L’eclettismo di cui Passarelli si fece inizialmente interprete fu un momento di passaggio, condiviso da gran parte dell’ambiente culturale romano, tra la ricerca del linguaggio più coerente per la nuova capitale che superava così l’immagine umbertina e l’approssimarsi delle sperimentazioni dei linguaggi internazionali. L’evoluzione dell’espressione figurativa dell’opera di Passarelli fu il frutto dell’incontro tra due generazioni che, senza strappi, in continuità graduale, dagli stili di derivazione eclettica giunsero alla declinazione di forme della modernità che hanno avuto nell’edificio polifunzionale di via Campania, realizzato più di venti anni dopo la morte del suo fondatore, la punta di diamante dello studio. In questa costruzione di una nuova immagine della città, le qualità di progettista di Passarelli si imposero subito nel panorama romano «non tanto per la ricerca corriva ed estenuata di nuovi linguaggi […] quanto e soprattutto per la capacità di far evolvere […] con chiarezza una specifica e intrinseca qualità del prodotto edilizio ove i vari esperimenti tipologici, chiese, collegi, magazzini, abitazioni, fungono da supporto a un edilizia di grande rilevanza nella definizione del carattere della Roma che in quegli anni si andava costruendo, soprattutto nelle aree periferiche» (Studio Passarelli..., 2006, p. 22).

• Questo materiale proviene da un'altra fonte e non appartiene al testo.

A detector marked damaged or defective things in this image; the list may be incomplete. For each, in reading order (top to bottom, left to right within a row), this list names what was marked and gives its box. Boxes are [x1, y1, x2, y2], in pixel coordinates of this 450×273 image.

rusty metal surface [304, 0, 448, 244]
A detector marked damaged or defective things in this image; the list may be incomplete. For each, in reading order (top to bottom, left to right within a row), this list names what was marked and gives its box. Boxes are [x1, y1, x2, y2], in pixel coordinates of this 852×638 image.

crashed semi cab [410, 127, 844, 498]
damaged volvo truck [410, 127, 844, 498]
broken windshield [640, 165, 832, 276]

Passarelli, concentrato nello svolgimento della professione, non fu coinvolto nella didattica universitaria, ma ricoprì importanti ruoli presso le più prestigiose istituzioni culturali del settore: fu accademico dei Virtuosi al Pantheon, di cui fu anche presidente, e accademico di S. Luca ricoprendone la presidenza nel biennio 1929-1930.

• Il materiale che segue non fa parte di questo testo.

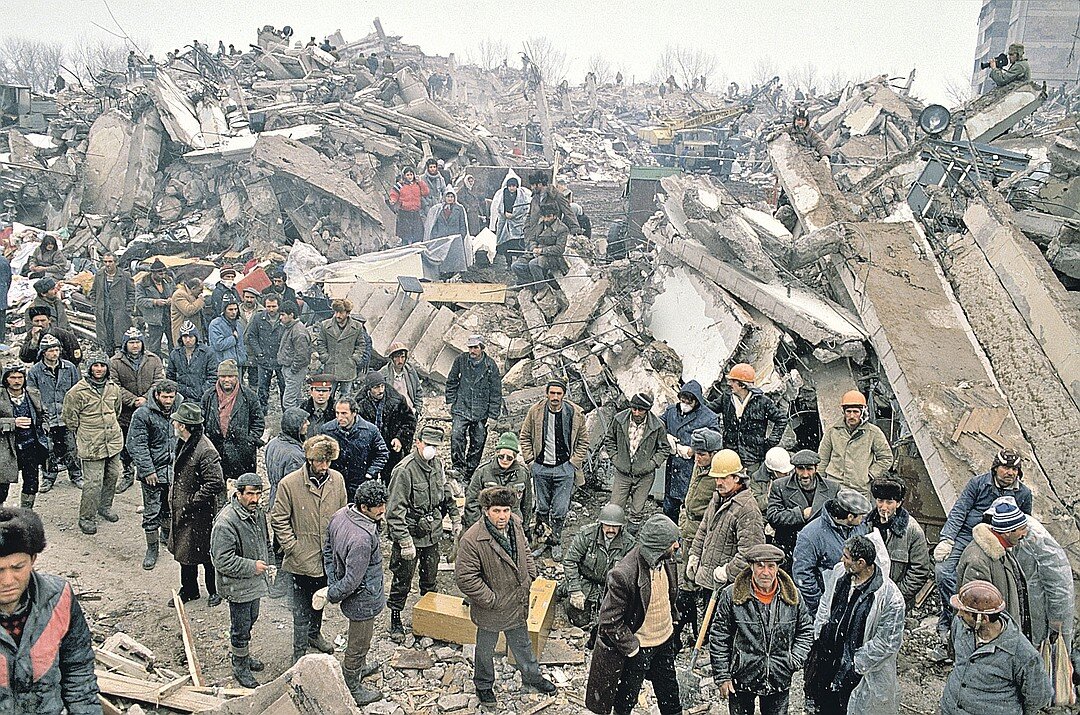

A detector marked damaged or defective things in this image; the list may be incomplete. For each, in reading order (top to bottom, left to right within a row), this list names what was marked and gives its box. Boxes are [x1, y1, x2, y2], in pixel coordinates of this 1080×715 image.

broken concrete slab [832, 218, 1072, 564]
broken concrete slab [960, 193, 1080, 412]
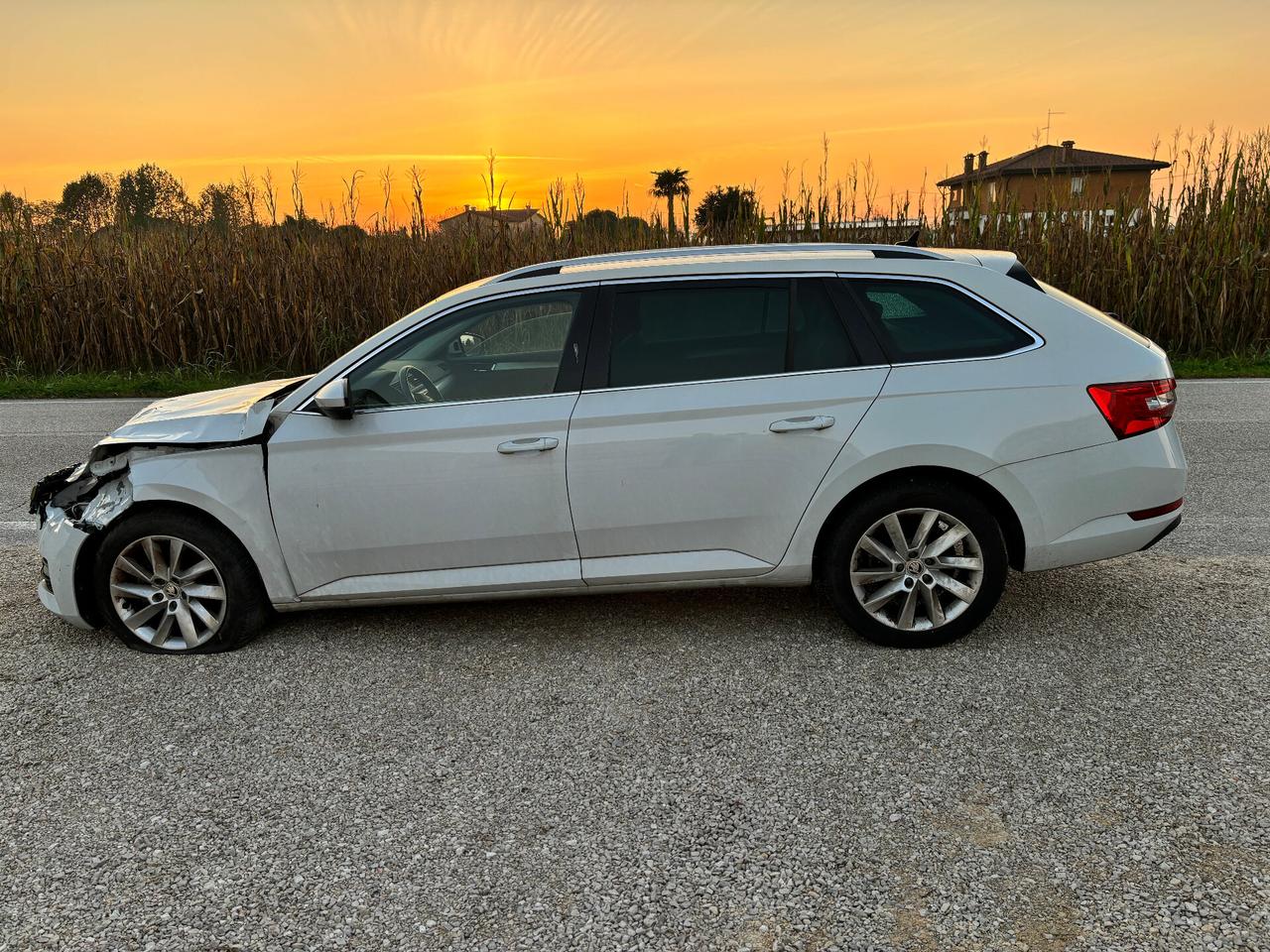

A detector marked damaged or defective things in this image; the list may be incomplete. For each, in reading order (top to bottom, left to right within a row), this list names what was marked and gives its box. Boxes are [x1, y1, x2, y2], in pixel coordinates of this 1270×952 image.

Morì a Roma il 7 aprile 1941.
Fonti e Bibl.: Roma, Archivio privato presso lo Studio Passarelli; R. Pedio, Lo studio degli architetti Passarelli, in L’architettura cronache e storia, agosto 1957, n. 22, pp. 224-243; P. T., in Dizionario enciclopedico di architettura e urbanistica, a cura di P. Portoghesi, Roma 1969, p. 390; V. Sgarbi, Dizionario dei monumenti italiani e dei loro autori. ROMA. Dal Rinascimento ai giorni nostri, Milano 1991, pp. 189-192; P. T., in Architettura del XX Secolo, a cura di M.A. Crippa, Milano 1993, p. 366; S. Ciranna, P. T., in Dizionario dell’architettura del XX Secolo, a cura di C. Olmo, Torino, 2001, pp. 27-29; G. Remiddi et al., Il moderno attraverso Roma. 200 architetture scelte, Roma 2001, p. 216, schede A10, A12; Studio Passarelli. Cento anni cento progetti, a cura di R. Lenci, Milano 2006. Per ulteriori approfondimenti le opere dello Studio Passarelli sono consultabili nel sito www.studiopassarelli.it.